** Prompt **
Collect each line of the material below that contains the word "What", and copy those lines in order.

** Dataset rows **
************
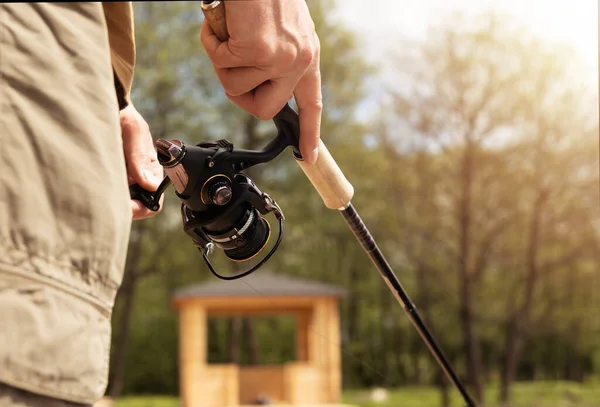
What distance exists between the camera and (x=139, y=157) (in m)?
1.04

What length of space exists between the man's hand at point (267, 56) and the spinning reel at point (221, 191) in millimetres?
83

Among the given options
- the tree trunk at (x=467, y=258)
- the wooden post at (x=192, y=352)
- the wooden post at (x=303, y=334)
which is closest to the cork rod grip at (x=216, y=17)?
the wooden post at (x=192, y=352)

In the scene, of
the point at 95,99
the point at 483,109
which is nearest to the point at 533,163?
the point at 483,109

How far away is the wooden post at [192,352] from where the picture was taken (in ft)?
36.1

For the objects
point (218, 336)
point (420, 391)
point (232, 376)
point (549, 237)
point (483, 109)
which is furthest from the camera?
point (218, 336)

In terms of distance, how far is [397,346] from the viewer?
************
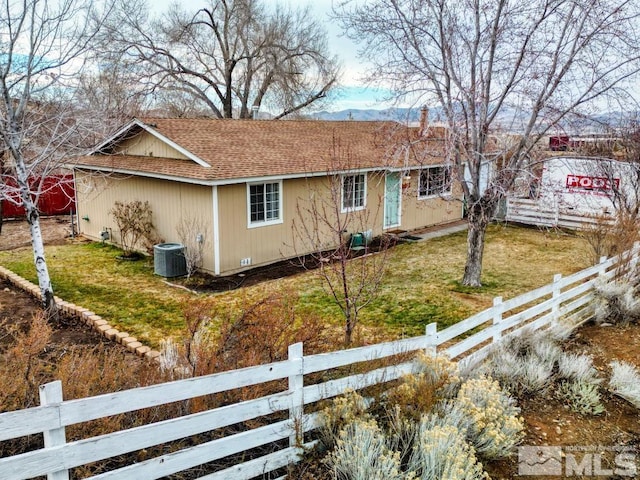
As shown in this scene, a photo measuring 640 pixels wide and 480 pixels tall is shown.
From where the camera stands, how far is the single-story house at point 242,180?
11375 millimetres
************
** Worked solution **
What distance exists between the camera and (x=139, y=157) (in m)?
What length of space exists between the man's hand at point (267, 56) and the spinning reel at point (221, 191) in millimetres?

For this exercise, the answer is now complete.